Dr. Durst’s major research interests include suicide and violence prevention. She has initiated and participated in projects in the last three hospitals she worked at. Major projects included working with medical students and residents at Penn State on Quality Improvement on Inpatient Psychiatric Units – studying times of violence and precipitants so that interventions could be initiated. This was the first time trainees and students were formally engaged in Quality Improvement research projects and the program continues today.
Her major interest is in suicide prevention. She was able to initiate a Zero Suicide project at Hartford Healthcare. Dr. Durst was able to facilitate Hartford Healthcare’s collaborator role with the University of Connecticut to help develop a psychological phenotype for suicide risk via the electronic health record and initiate interventions, potentially.
Dr. Durst was able to initiate a pilot project to treat suicide attempters on an inpatient psychiatric unit with the CBT-SP module (David Rudd, Ph.D. developer) in collaboration with David Tolin, Ph.D. This treatment was usually done in the ambulatory setting. They piloted an inpatient study due to the extremely high risk of suicide post inpatient psychiatric hospitalization.
The abstract for this initial study is being submitted currently and she has received a formal acknowledgment in the abstract for her leadership and support of the project. The abstract is titled: “Brief Cognitive-Behavioral Therapies for Suicidal Inpatients”.

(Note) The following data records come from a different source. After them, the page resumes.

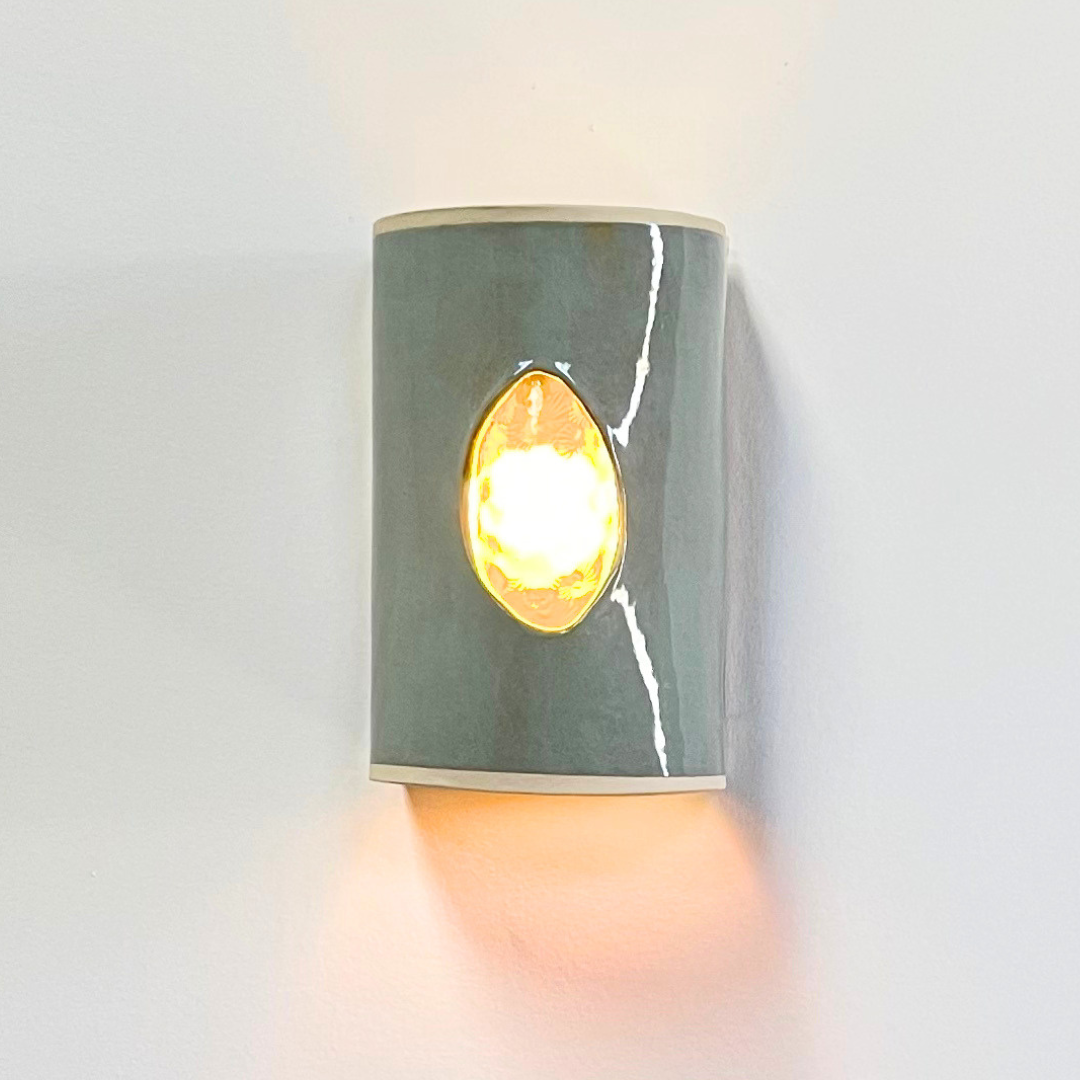 Eucalyptus ceramic wall sconce with textured glass illuminated with a warm glow.
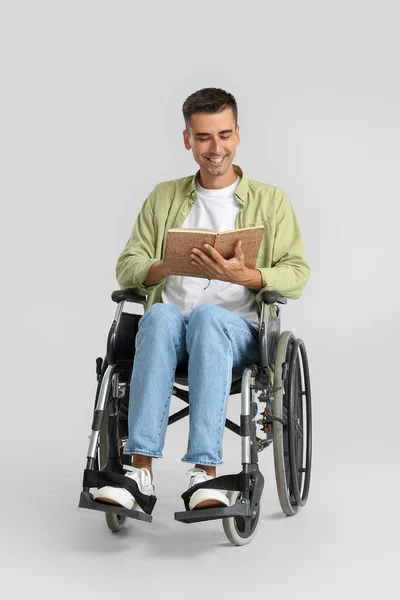 Young Man Wheelchair Reading Book Light Background — Zdjęcie stockowe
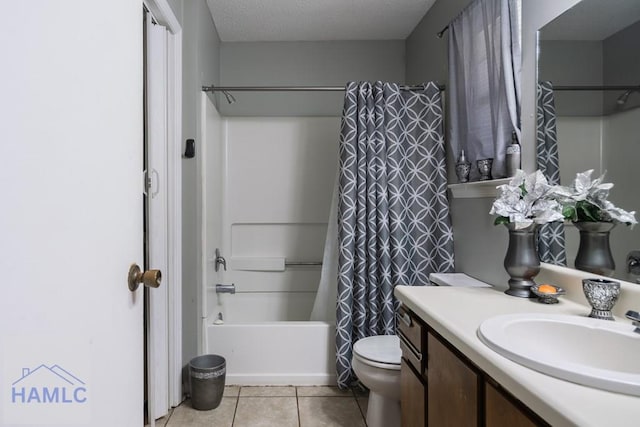 901 Pintail Ct, Hinesville, GA 31313 - bathroom featuring vanity, tile patterned flooring, shower / bath combo, and a textured ceiling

In addition, she was able to facilitate inpatient groups for suicide prevention on inpatient adolescent units with a pilot to evaluate post discharge suicide attempts. Due to the success of preliminary data, they were able to initiate outpatient groups in their ambulatory setting for follow up. She was also able to facilitate inpatient clinical trials with Ketamine and Rapastinel, with one study being done on adolescents, one of two such studies in the world.
The University of Connecticut is currently submitting an abstract from the Connecticut Zero Suicide Research Collaborative of which she was a member and contributor to the project and will be mentioned as an author as a member of the collaborative. The title of the abstract is “The imperative of well-trained clinical workforce to achieve Zero Suicide”.